WORK ORDER. In the records below, begin at the line that has "Three-Cheese Baked Mac" and stop after the line that has "Réveillon-no-Douro"; quote those lines verbatim and nothing more.

==== MATERIAL PROVIDED

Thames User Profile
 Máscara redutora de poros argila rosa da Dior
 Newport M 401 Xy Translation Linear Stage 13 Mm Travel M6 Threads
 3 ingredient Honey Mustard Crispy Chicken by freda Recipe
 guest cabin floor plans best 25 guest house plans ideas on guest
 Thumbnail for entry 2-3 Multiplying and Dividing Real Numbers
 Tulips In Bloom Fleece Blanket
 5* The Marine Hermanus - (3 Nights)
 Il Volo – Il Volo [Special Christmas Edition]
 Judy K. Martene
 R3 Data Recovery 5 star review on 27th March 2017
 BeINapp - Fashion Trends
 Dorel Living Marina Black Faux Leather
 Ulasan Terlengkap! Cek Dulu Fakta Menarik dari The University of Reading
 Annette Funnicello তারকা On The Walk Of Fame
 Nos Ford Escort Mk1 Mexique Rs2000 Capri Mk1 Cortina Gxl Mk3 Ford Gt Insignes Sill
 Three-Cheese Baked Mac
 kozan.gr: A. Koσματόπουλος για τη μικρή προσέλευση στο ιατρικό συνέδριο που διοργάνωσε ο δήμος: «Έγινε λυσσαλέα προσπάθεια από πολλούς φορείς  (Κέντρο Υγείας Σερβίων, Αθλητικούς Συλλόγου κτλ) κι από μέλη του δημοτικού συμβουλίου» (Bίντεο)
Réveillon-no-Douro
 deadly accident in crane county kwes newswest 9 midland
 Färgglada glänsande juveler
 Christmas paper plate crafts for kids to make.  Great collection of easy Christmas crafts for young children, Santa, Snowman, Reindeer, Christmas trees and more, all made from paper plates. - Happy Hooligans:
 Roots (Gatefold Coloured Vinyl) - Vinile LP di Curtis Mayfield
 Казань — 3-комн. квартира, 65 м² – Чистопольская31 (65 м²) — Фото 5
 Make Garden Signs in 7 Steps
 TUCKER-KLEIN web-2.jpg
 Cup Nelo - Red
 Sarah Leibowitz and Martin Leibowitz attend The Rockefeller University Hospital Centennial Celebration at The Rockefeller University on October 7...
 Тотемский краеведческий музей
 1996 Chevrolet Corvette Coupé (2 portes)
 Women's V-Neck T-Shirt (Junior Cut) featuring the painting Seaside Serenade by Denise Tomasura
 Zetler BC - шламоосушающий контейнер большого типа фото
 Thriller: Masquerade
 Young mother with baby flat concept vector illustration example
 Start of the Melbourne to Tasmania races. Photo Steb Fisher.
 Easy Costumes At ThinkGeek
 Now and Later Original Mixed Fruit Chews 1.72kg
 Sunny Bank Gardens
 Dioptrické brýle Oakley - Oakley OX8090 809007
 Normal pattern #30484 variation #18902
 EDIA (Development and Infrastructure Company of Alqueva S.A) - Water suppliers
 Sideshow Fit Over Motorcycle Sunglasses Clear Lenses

========

PROBLEM SOLUTION.
 Three-Cheese Baked Mac
 kozan.gr: A. Koσματόπουλος για τη μικρή προσέλευση στο ιατρικό συνέδριο που διοργάνωσε ο δήμος: «Έγινε λυσσαλέα προσπάθεια από πολλούς φορείς  (Κέντρο Υγείας Σερβίων, Αθλητικούς Συλλόγου κτλ) κι από μέλη του δημοτικού συμβουλίου» (Bίντεο)
Réveillon-no-Douro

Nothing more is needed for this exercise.